Commissioned and written in the 1260s by the Kamakura shogunate to document its history—such as the myths surrounding its founder Minamoto no Yoritomo—the Azuma kagami was later used as a primer on wise rulership for centuries: by successive Kamakura regents, Warring States (1467-1573) lords, and shoguns during the Tokugawa age (1600-1868). In short, it was their answer to Machiavelli. Thus, both scholars and the general public can learn about Japanese cultural and historical philosophies on governance from the chronicle, but also use it more broadly as a window into understanding the nature of constructed narratives on rulership.

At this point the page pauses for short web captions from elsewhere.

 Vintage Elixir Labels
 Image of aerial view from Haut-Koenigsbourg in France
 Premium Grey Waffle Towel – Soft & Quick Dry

As a first step in exploring and learning from Japanese primers on leadership, this project will engage scholars in six research clusters across the world to produce the first complete English translation of the Azuma kagami, while at the same time pursue questions of purpose, biases, and appropriation in several venues, including well-known journals. The translation will be digital to allow for feedback, comments, but also populated with hyperlinks for personal names, titles and place names. This will, we believe, make the chronicle far more accessible across the world than any printed edition. At the same time, we will bring together our collective analytical essays into a companion publication, which can be read separately or together with the translation.